Future CO2 reductions are strongly dependent on far greater sales of alternatively-powered vehicles. Electric powertrains, however, have fewer moving parts than the average combustion engine. Their production not only requires different skills but also less manufacturing labour.
′The more aggressive the CO2 reduction targets are, the more disruptive the socio-economic impacts will be, especially in member states and regions where the sector’s share of industrial output is high,’ explained Jonnaert. In four out of 10 EU regions, automotive accounts for more than 10% of manufacturing employment
While all manufacturers are investing heavily in alternatively-powered vehicles, their market uptake remains rather weak and fragmented across the EU for the time being. Indeed, electrically-chargeable vehicles represented just 1.5% of EU car sales last year.
Jonnaert adds: ′Boosting electric car sales will also require more support from national governments to ensure an EU″wide roll″out of recharging infrastructure, as well as incentives to encourage customers to switch to such vehicles.’
′The stakes of this week’s vote are extremely high for the entire sector, which accounts for over 6% of the EU employed population and 27% of all private EU investment in research and development,’ cautioned Jonnaert.

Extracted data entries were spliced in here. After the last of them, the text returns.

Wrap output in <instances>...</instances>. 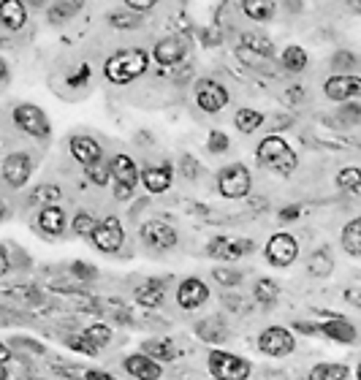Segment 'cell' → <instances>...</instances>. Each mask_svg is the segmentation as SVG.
I'll use <instances>...</instances> for the list:
<instances>
[{
    "mask_svg": "<svg viewBox=\"0 0 361 380\" xmlns=\"http://www.w3.org/2000/svg\"><path fill=\"white\" fill-rule=\"evenodd\" d=\"M95 223H98V220H95L90 212H79V215L73 218V231H76L79 237H90L93 228H95Z\"/></svg>",
    "mask_w": 361,
    "mask_h": 380,
    "instance_id": "obj_37",
    "label": "cell"
},
{
    "mask_svg": "<svg viewBox=\"0 0 361 380\" xmlns=\"http://www.w3.org/2000/svg\"><path fill=\"white\" fill-rule=\"evenodd\" d=\"M82 337H85V340L93 348H103L106 343H109V340H112V328L101 326V323H98V326H87Z\"/></svg>",
    "mask_w": 361,
    "mask_h": 380,
    "instance_id": "obj_33",
    "label": "cell"
},
{
    "mask_svg": "<svg viewBox=\"0 0 361 380\" xmlns=\"http://www.w3.org/2000/svg\"><path fill=\"white\" fill-rule=\"evenodd\" d=\"M296 218H299V207L280 209V220H296Z\"/></svg>",
    "mask_w": 361,
    "mask_h": 380,
    "instance_id": "obj_48",
    "label": "cell"
},
{
    "mask_svg": "<svg viewBox=\"0 0 361 380\" xmlns=\"http://www.w3.org/2000/svg\"><path fill=\"white\" fill-rule=\"evenodd\" d=\"M69 345H71V348H76V350H82V353H90V356H93V353L98 350V348L90 345L85 337H79V340H69Z\"/></svg>",
    "mask_w": 361,
    "mask_h": 380,
    "instance_id": "obj_43",
    "label": "cell"
},
{
    "mask_svg": "<svg viewBox=\"0 0 361 380\" xmlns=\"http://www.w3.org/2000/svg\"><path fill=\"white\" fill-rule=\"evenodd\" d=\"M71 155L76 158L82 166H87V163H93V160H98V158L103 155L101 144L95 141V138L90 136H73L71 138Z\"/></svg>",
    "mask_w": 361,
    "mask_h": 380,
    "instance_id": "obj_16",
    "label": "cell"
},
{
    "mask_svg": "<svg viewBox=\"0 0 361 380\" xmlns=\"http://www.w3.org/2000/svg\"><path fill=\"white\" fill-rule=\"evenodd\" d=\"M87 380H112V375L109 372H85Z\"/></svg>",
    "mask_w": 361,
    "mask_h": 380,
    "instance_id": "obj_50",
    "label": "cell"
},
{
    "mask_svg": "<svg viewBox=\"0 0 361 380\" xmlns=\"http://www.w3.org/2000/svg\"><path fill=\"white\" fill-rule=\"evenodd\" d=\"M182 54H185V47H182L177 38H163V41L155 47V60H158L160 66H174V63H179Z\"/></svg>",
    "mask_w": 361,
    "mask_h": 380,
    "instance_id": "obj_19",
    "label": "cell"
},
{
    "mask_svg": "<svg viewBox=\"0 0 361 380\" xmlns=\"http://www.w3.org/2000/svg\"><path fill=\"white\" fill-rule=\"evenodd\" d=\"M228 136H225L223 131H212L209 133V141H206V147H209V153H215V155H220V153H225L228 150Z\"/></svg>",
    "mask_w": 361,
    "mask_h": 380,
    "instance_id": "obj_39",
    "label": "cell"
},
{
    "mask_svg": "<svg viewBox=\"0 0 361 380\" xmlns=\"http://www.w3.org/2000/svg\"><path fill=\"white\" fill-rule=\"evenodd\" d=\"M87 76H90V66H82V73H76V76H71L69 82H71V85H73V87H76V85H85V82H87Z\"/></svg>",
    "mask_w": 361,
    "mask_h": 380,
    "instance_id": "obj_47",
    "label": "cell"
},
{
    "mask_svg": "<svg viewBox=\"0 0 361 380\" xmlns=\"http://www.w3.org/2000/svg\"><path fill=\"white\" fill-rule=\"evenodd\" d=\"M3 215H6V207H3V204H0V220H3Z\"/></svg>",
    "mask_w": 361,
    "mask_h": 380,
    "instance_id": "obj_54",
    "label": "cell"
},
{
    "mask_svg": "<svg viewBox=\"0 0 361 380\" xmlns=\"http://www.w3.org/2000/svg\"><path fill=\"white\" fill-rule=\"evenodd\" d=\"M30 172H33V163H30V155H25V153H14L3 163V179L11 188H22L30 179Z\"/></svg>",
    "mask_w": 361,
    "mask_h": 380,
    "instance_id": "obj_11",
    "label": "cell"
},
{
    "mask_svg": "<svg viewBox=\"0 0 361 380\" xmlns=\"http://www.w3.org/2000/svg\"><path fill=\"white\" fill-rule=\"evenodd\" d=\"M3 76H6V63L0 60V79H3Z\"/></svg>",
    "mask_w": 361,
    "mask_h": 380,
    "instance_id": "obj_52",
    "label": "cell"
},
{
    "mask_svg": "<svg viewBox=\"0 0 361 380\" xmlns=\"http://www.w3.org/2000/svg\"><path fill=\"white\" fill-rule=\"evenodd\" d=\"M258 348L266 353V356H288L293 350V337L291 331L285 328H266L261 337H258Z\"/></svg>",
    "mask_w": 361,
    "mask_h": 380,
    "instance_id": "obj_10",
    "label": "cell"
},
{
    "mask_svg": "<svg viewBox=\"0 0 361 380\" xmlns=\"http://www.w3.org/2000/svg\"><path fill=\"white\" fill-rule=\"evenodd\" d=\"M125 369H128V375L131 378H138V380H155L160 378V364L150 359L147 353H134V356H128L125 359Z\"/></svg>",
    "mask_w": 361,
    "mask_h": 380,
    "instance_id": "obj_14",
    "label": "cell"
},
{
    "mask_svg": "<svg viewBox=\"0 0 361 380\" xmlns=\"http://www.w3.org/2000/svg\"><path fill=\"white\" fill-rule=\"evenodd\" d=\"M125 3H128L134 11H150L158 0H125Z\"/></svg>",
    "mask_w": 361,
    "mask_h": 380,
    "instance_id": "obj_44",
    "label": "cell"
},
{
    "mask_svg": "<svg viewBox=\"0 0 361 380\" xmlns=\"http://www.w3.org/2000/svg\"><path fill=\"white\" fill-rule=\"evenodd\" d=\"M256 299L261 304H275L277 299V285L272 280H258L256 285Z\"/></svg>",
    "mask_w": 361,
    "mask_h": 380,
    "instance_id": "obj_36",
    "label": "cell"
},
{
    "mask_svg": "<svg viewBox=\"0 0 361 380\" xmlns=\"http://www.w3.org/2000/svg\"><path fill=\"white\" fill-rule=\"evenodd\" d=\"M14 120H17L19 128H22L25 133H30V136L44 138L49 133V120H47V114H44L38 106L22 104L17 112H14Z\"/></svg>",
    "mask_w": 361,
    "mask_h": 380,
    "instance_id": "obj_7",
    "label": "cell"
},
{
    "mask_svg": "<svg viewBox=\"0 0 361 380\" xmlns=\"http://www.w3.org/2000/svg\"><path fill=\"white\" fill-rule=\"evenodd\" d=\"M209 372L220 380H242L250 375V364L239 356H234V353L212 350L209 353Z\"/></svg>",
    "mask_w": 361,
    "mask_h": 380,
    "instance_id": "obj_3",
    "label": "cell"
},
{
    "mask_svg": "<svg viewBox=\"0 0 361 380\" xmlns=\"http://www.w3.org/2000/svg\"><path fill=\"white\" fill-rule=\"evenodd\" d=\"M242 41H244V47H247V49L258 52L261 57H272V52H275L272 41H269L266 35H261V33H244V35H242Z\"/></svg>",
    "mask_w": 361,
    "mask_h": 380,
    "instance_id": "obj_30",
    "label": "cell"
},
{
    "mask_svg": "<svg viewBox=\"0 0 361 380\" xmlns=\"http://www.w3.org/2000/svg\"><path fill=\"white\" fill-rule=\"evenodd\" d=\"M343 247H345V253H348V256H353V259H359L361 256V220L359 218L345 225Z\"/></svg>",
    "mask_w": 361,
    "mask_h": 380,
    "instance_id": "obj_23",
    "label": "cell"
},
{
    "mask_svg": "<svg viewBox=\"0 0 361 380\" xmlns=\"http://www.w3.org/2000/svg\"><path fill=\"white\" fill-rule=\"evenodd\" d=\"M337 185L343 190H350V193H359L361 190V172L356 166H350V169H343L340 177H337Z\"/></svg>",
    "mask_w": 361,
    "mask_h": 380,
    "instance_id": "obj_34",
    "label": "cell"
},
{
    "mask_svg": "<svg viewBox=\"0 0 361 380\" xmlns=\"http://www.w3.org/2000/svg\"><path fill=\"white\" fill-rule=\"evenodd\" d=\"M73 275L79 277V280H95V277H98V272H95L93 266H87V263H82V261H79V263H73Z\"/></svg>",
    "mask_w": 361,
    "mask_h": 380,
    "instance_id": "obj_42",
    "label": "cell"
},
{
    "mask_svg": "<svg viewBox=\"0 0 361 380\" xmlns=\"http://www.w3.org/2000/svg\"><path fill=\"white\" fill-rule=\"evenodd\" d=\"M283 66L288 71H304L307 69V52L302 47H288L283 52Z\"/></svg>",
    "mask_w": 361,
    "mask_h": 380,
    "instance_id": "obj_31",
    "label": "cell"
},
{
    "mask_svg": "<svg viewBox=\"0 0 361 380\" xmlns=\"http://www.w3.org/2000/svg\"><path fill=\"white\" fill-rule=\"evenodd\" d=\"M8 359H11V350H8L6 345H0V364H6Z\"/></svg>",
    "mask_w": 361,
    "mask_h": 380,
    "instance_id": "obj_51",
    "label": "cell"
},
{
    "mask_svg": "<svg viewBox=\"0 0 361 380\" xmlns=\"http://www.w3.org/2000/svg\"><path fill=\"white\" fill-rule=\"evenodd\" d=\"M258 160L280 174H291L296 169V153L288 147V141L280 136H266L258 144Z\"/></svg>",
    "mask_w": 361,
    "mask_h": 380,
    "instance_id": "obj_2",
    "label": "cell"
},
{
    "mask_svg": "<svg viewBox=\"0 0 361 380\" xmlns=\"http://www.w3.org/2000/svg\"><path fill=\"white\" fill-rule=\"evenodd\" d=\"M163 294H166L163 283L150 280V283H144V285L136 291V302L138 304H144V307H158V304L163 302Z\"/></svg>",
    "mask_w": 361,
    "mask_h": 380,
    "instance_id": "obj_22",
    "label": "cell"
},
{
    "mask_svg": "<svg viewBox=\"0 0 361 380\" xmlns=\"http://www.w3.org/2000/svg\"><path fill=\"white\" fill-rule=\"evenodd\" d=\"M82 3L85 0H57V6H52L49 8V22H66L69 17H73L79 8H82Z\"/></svg>",
    "mask_w": 361,
    "mask_h": 380,
    "instance_id": "obj_27",
    "label": "cell"
},
{
    "mask_svg": "<svg viewBox=\"0 0 361 380\" xmlns=\"http://www.w3.org/2000/svg\"><path fill=\"white\" fill-rule=\"evenodd\" d=\"M141 239L155 250H172L177 244V231L163 220H150L141 225Z\"/></svg>",
    "mask_w": 361,
    "mask_h": 380,
    "instance_id": "obj_9",
    "label": "cell"
},
{
    "mask_svg": "<svg viewBox=\"0 0 361 380\" xmlns=\"http://www.w3.org/2000/svg\"><path fill=\"white\" fill-rule=\"evenodd\" d=\"M312 380H345L348 378V367L345 364H318L312 372Z\"/></svg>",
    "mask_w": 361,
    "mask_h": 380,
    "instance_id": "obj_29",
    "label": "cell"
},
{
    "mask_svg": "<svg viewBox=\"0 0 361 380\" xmlns=\"http://www.w3.org/2000/svg\"><path fill=\"white\" fill-rule=\"evenodd\" d=\"M109 19H112L114 28H136L138 22H141L138 17H131V14H112Z\"/></svg>",
    "mask_w": 361,
    "mask_h": 380,
    "instance_id": "obj_41",
    "label": "cell"
},
{
    "mask_svg": "<svg viewBox=\"0 0 361 380\" xmlns=\"http://www.w3.org/2000/svg\"><path fill=\"white\" fill-rule=\"evenodd\" d=\"M250 250H253V242H247V239H228V237H218L209 244V256L218 261H237L244 253H250Z\"/></svg>",
    "mask_w": 361,
    "mask_h": 380,
    "instance_id": "obj_13",
    "label": "cell"
},
{
    "mask_svg": "<svg viewBox=\"0 0 361 380\" xmlns=\"http://www.w3.org/2000/svg\"><path fill=\"white\" fill-rule=\"evenodd\" d=\"M218 321H220V318H212V321H201V323H199V334H201L204 340H209V343H220V340L225 337L223 323H220V328H215L218 326Z\"/></svg>",
    "mask_w": 361,
    "mask_h": 380,
    "instance_id": "obj_35",
    "label": "cell"
},
{
    "mask_svg": "<svg viewBox=\"0 0 361 380\" xmlns=\"http://www.w3.org/2000/svg\"><path fill=\"white\" fill-rule=\"evenodd\" d=\"M141 348H144L141 353H147L155 362H158V359H166V362H169V359H174V353H177L169 340H147Z\"/></svg>",
    "mask_w": 361,
    "mask_h": 380,
    "instance_id": "obj_28",
    "label": "cell"
},
{
    "mask_svg": "<svg viewBox=\"0 0 361 380\" xmlns=\"http://www.w3.org/2000/svg\"><path fill=\"white\" fill-rule=\"evenodd\" d=\"M8 272V256H6V250L0 247V277Z\"/></svg>",
    "mask_w": 361,
    "mask_h": 380,
    "instance_id": "obj_49",
    "label": "cell"
},
{
    "mask_svg": "<svg viewBox=\"0 0 361 380\" xmlns=\"http://www.w3.org/2000/svg\"><path fill=\"white\" fill-rule=\"evenodd\" d=\"M0 22L11 30H19L25 25V6L19 0H0Z\"/></svg>",
    "mask_w": 361,
    "mask_h": 380,
    "instance_id": "obj_20",
    "label": "cell"
},
{
    "mask_svg": "<svg viewBox=\"0 0 361 380\" xmlns=\"http://www.w3.org/2000/svg\"><path fill=\"white\" fill-rule=\"evenodd\" d=\"M218 188H220L225 198H242V196L250 193V172L242 163L225 166L220 177H218Z\"/></svg>",
    "mask_w": 361,
    "mask_h": 380,
    "instance_id": "obj_4",
    "label": "cell"
},
{
    "mask_svg": "<svg viewBox=\"0 0 361 380\" xmlns=\"http://www.w3.org/2000/svg\"><path fill=\"white\" fill-rule=\"evenodd\" d=\"M324 90H326L331 101H348V98L361 93V79L359 76H345V73L343 76H331Z\"/></svg>",
    "mask_w": 361,
    "mask_h": 380,
    "instance_id": "obj_15",
    "label": "cell"
},
{
    "mask_svg": "<svg viewBox=\"0 0 361 380\" xmlns=\"http://www.w3.org/2000/svg\"><path fill=\"white\" fill-rule=\"evenodd\" d=\"M35 196V201H41V204H57V201H60V196H63V193H60V188H54V185H44V188H38L33 193Z\"/></svg>",
    "mask_w": 361,
    "mask_h": 380,
    "instance_id": "obj_38",
    "label": "cell"
},
{
    "mask_svg": "<svg viewBox=\"0 0 361 380\" xmlns=\"http://www.w3.org/2000/svg\"><path fill=\"white\" fill-rule=\"evenodd\" d=\"M90 237H93V244L101 253H114V250H120L122 239H125V231H122V223L117 218H106L101 223H95Z\"/></svg>",
    "mask_w": 361,
    "mask_h": 380,
    "instance_id": "obj_5",
    "label": "cell"
},
{
    "mask_svg": "<svg viewBox=\"0 0 361 380\" xmlns=\"http://www.w3.org/2000/svg\"><path fill=\"white\" fill-rule=\"evenodd\" d=\"M6 378H8V372H6L3 367H0V380H6Z\"/></svg>",
    "mask_w": 361,
    "mask_h": 380,
    "instance_id": "obj_53",
    "label": "cell"
},
{
    "mask_svg": "<svg viewBox=\"0 0 361 380\" xmlns=\"http://www.w3.org/2000/svg\"><path fill=\"white\" fill-rule=\"evenodd\" d=\"M299 256V244L291 234H275L266 244V259L272 266H291Z\"/></svg>",
    "mask_w": 361,
    "mask_h": 380,
    "instance_id": "obj_6",
    "label": "cell"
},
{
    "mask_svg": "<svg viewBox=\"0 0 361 380\" xmlns=\"http://www.w3.org/2000/svg\"><path fill=\"white\" fill-rule=\"evenodd\" d=\"M196 101L204 112H220L228 104V90L220 82H212V79H201L196 85Z\"/></svg>",
    "mask_w": 361,
    "mask_h": 380,
    "instance_id": "obj_8",
    "label": "cell"
},
{
    "mask_svg": "<svg viewBox=\"0 0 361 380\" xmlns=\"http://www.w3.org/2000/svg\"><path fill=\"white\" fill-rule=\"evenodd\" d=\"M206 299H209V288H206L199 277L185 280V283L179 285V291H177V302H179L182 310H199Z\"/></svg>",
    "mask_w": 361,
    "mask_h": 380,
    "instance_id": "obj_12",
    "label": "cell"
},
{
    "mask_svg": "<svg viewBox=\"0 0 361 380\" xmlns=\"http://www.w3.org/2000/svg\"><path fill=\"white\" fill-rule=\"evenodd\" d=\"M131 193H134V188H128V185H114V198L117 201H128Z\"/></svg>",
    "mask_w": 361,
    "mask_h": 380,
    "instance_id": "obj_46",
    "label": "cell"
},
{
    "mask_svg": "<svg viewBox=\"0 0 361 380\" xmlns=\"http://www.w3.org/2000/svg\"><path fill=\"white\" fill-rule=\"evenodd\" d=\"M321 331L331 340H337V343H353L356 340V328L350 326L348 321H329V323L321 326Z\"/></svg>",
    "mask_w": 361,
    "mask_h": 380,
    "instance_id": "obj_24",
    "label": "cell"
},
{
    "mask_svg": "<svg viewBox=\"0 0 361 380\" xmlns=\"http://www.w3.org/2000/svg\"><path fill=\"white\" fill-rule=\"evenodd\" d=\"M244 14L256 22H266L275 14V3L272 0H244Z\"/></svg>",
    "mask_w": 361,
    "mask_h": 380,
    "instance_id": "obj_25",
    "label": "cell"
},
{
    "mask_svg": "<svg viewBox=\"0 0 361 380\" xmlns=\"http://www.w3.org/2000/svg\"><path fill=\"white\" fill-rule=\"evenodd\" d=\"M261 122H264V114L256 112V109H239L237 117H234V125H237V131H242V133H253Z\"/></svg>",
    "mask_w": 361,
    "mask_h": 380,
    "instance_id": "obj_26",
    "label": "cell"
},
{
    "mask_svg": "<svg viewBox=\"0 0 361 380\" xmlns=\"http://www.w3.org/2000/svg\"><path fill=\"white\" fill-rule=\"evenodd\" d=\"M87 177H90V182H95V185H101V188L112 179L109 163L103 160V155L98 158V160H93V163H87Z\"/></svg>",
    "mask_w": 361,
    "mask_h": 380,
    "instance_id": "obj_32",
    "label": "cell"
},
{
    "mask_svg": "<svg viewBox=\"0 0 361 380\" xmlns=\"http://www.w3.org/2000/svg\"><path fill=\"white\" fill-rule=\"evenodd\" d=\"M141 179H144V188L150 190V193H163V190H169V185H172V166L163 163V166L144 169Z\"/></svg>",
    "mask_w": 361,
    "mask_h": 380,
    "instance_id": "obj_18",
    "label": "cell"
},
{
    "mask_svg": "<svg viewBox=\"0 0 361 380\" xmlns=\"http://www.w3.org/2000/svg\"><path fill=\"white\" fill-rule=\"evenodd\" d=\"M150 66V57L144 49H122V52L112 54L109 60H106V79L109 82H114V85H128V82H134L136 76H141L144 71Z\"/></svg>",
    "mask_w": 361,
    "mask_h": 380,
    "instance_id": "obj_1",
    "label": "cell"
},
{
    "mask_svg": "<svg viewBox=\"0 0 361 380\" xmlns=\"http://www.w3.org/2000/svg\"><path fill=\"white\" fill-rule=\"evenodd\" d=\"M182 172H185V177H196V172H199V163H196L190 155H185V158H182Z\"/></svg>",
    "mask_w": 361,
    "mask_h": 380,
    "instance_id": "obj_45",
    "label": "cell"
},
{
    "mask_svg": "<svg viewBox=\"0 0 361 380\" xmlns=\"http://www.w3.org/2000/svg\"><path fill=\"white\" fill-rule=\"evenodd\" d=\"M38 225H41L47 234L60 237V234H63V228H66V215H63V209L57 207V204L41 209V215H38Z\"/></svg>",
    "mask_w": 361,
    "mask_h": 380,
    "instance_id": "obj_21",
    "label": "cell"
},
{
    "mask_svg": "<svg viewBox=\"0 0 361 380\" xmlns=\"http://www.w3.org/2000/svg\"><path fill=\"white\" fill-rule=\"evenodd\" d=\"M212 277H215L220 285H225V288H228V285H239V280H242L239 272H228V269H215Z\"/></svg>",
    "mask_w": 361,
    "mask_h": 380,
    "instance_id": "obj_40",
    "label": "cell"
},
{
    "mask_svg": "<svg viewBox=\"0 0 361 380\" xmlns=\"http://www.w3.org/2000/svg\"><path fill=\"white\" fill-rule=\"evenodd\" d=\"M109 172H112V177H114V182L117 185H128V188H134L138 179V172L136 166H134V160L128 155H117L112 163H109Z\"/></svg>",
    "mask_w": 361,
    "mask_h": 380,
    "instance_id": "obj_17",
    "label": "cell"
}]
</instances>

′We are calling on MEPs to be aware of the possible unintended implications of their vote. Reducing CO2 emissions from the transport sector is, of course, crucial – as is affordable mobility for consumers and the long-term viability of the European automotive sector.’
In September, the European Parliament’s Environment Committee endorsed new rules on CO2 targets for vehicle manufacturers from 2021, marking the last hurdle before the plenary vote. However, it has proposed even tougher targets than originally suggested.
Rather than the original 15% reduction on current regulations until 2025 and 30% by 2030, the environment committee wants 20% and 45% reductions respectively.
The new limits would be even tougher for vehicle manufacturers to meet. Last year, CO2 levels in Europe rose following a long period of decline. The sudden drop in diesel vehicle sales, the market boost for SUVs and the lack of development and infrastructure for electric vehicles (EVs) mean some carmakers are at risk of breaching existing targets in 2020.